Background: Neuroendocrine carcinoma of the breast (NECB) is a rare subtype of breast cancer, comprising only 0.1% to 5% of all breast cancer cases. Despite its rarity, it is important to gain a better understanding of the epidemiological, clinical, and prognostic features of NECB. The purpose of the study was to obtain population-based evaluations of the epidemiological and survival outcomes of NECB. Methods: The data of patients with neuroendocrine carcinoma diagnosed and enrolled between 2000 and 2017 were obtained from the Surveillance, Epidemiology, and End Results (SEER) database. Descriptive statistical analyses were used to assess the distribution and tumor-related characteristics of these patients. Kaplan-Meier curves and univariate and multivariate Cox proportional risk models were used to analyze variables that might be associated with prognosis.

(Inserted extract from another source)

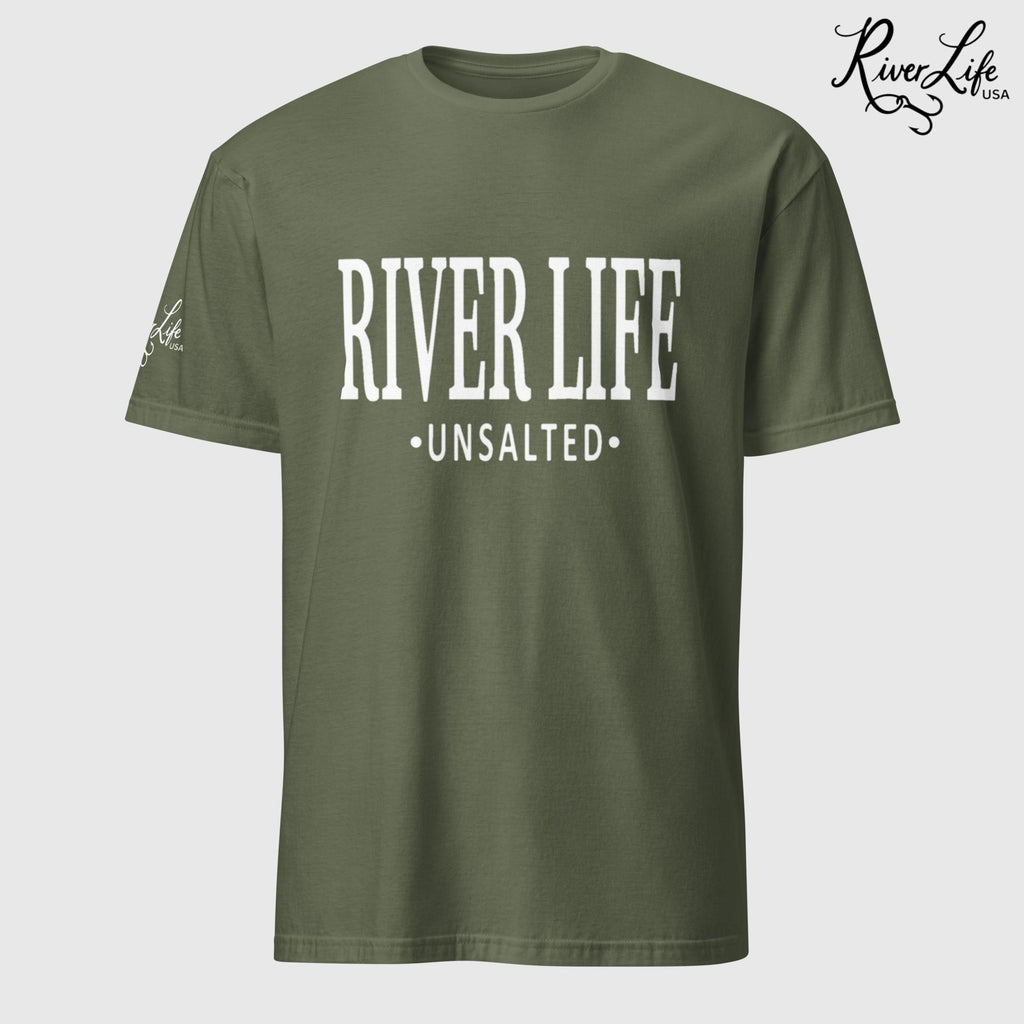 River Life - Unsalted (white print) | Short-Sleeve Unisex T-Shirt-Military Green-River Life USA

Results: This study included 7,856 patients with neuroendocrine carcinoma. The median age of the patients was 64 years, and most of them were female, White, and diagnosed at ≥60 years old. The most common pathological type was neoplasm. Survival analysis indicated that there were significant differences in age, marital status, registration location, American Joint Committee on Cancer (AJCC) stage, breast subtype, surgery of primary tumor, and no cancer cause surgery patients with NECB. The results also indicated that treatment with surgery, including surgery of primary tumor, surgery combined with radiation, and no cancer cause surgery, were all effective in improving the prognosis compared with not providing surgical treatment. Conclusions: In conclusion, NECB is a very rare lesion for which age, marital status, registration location, and surgery, AJCC stage, breast subtype were found to be independent prognostic factors.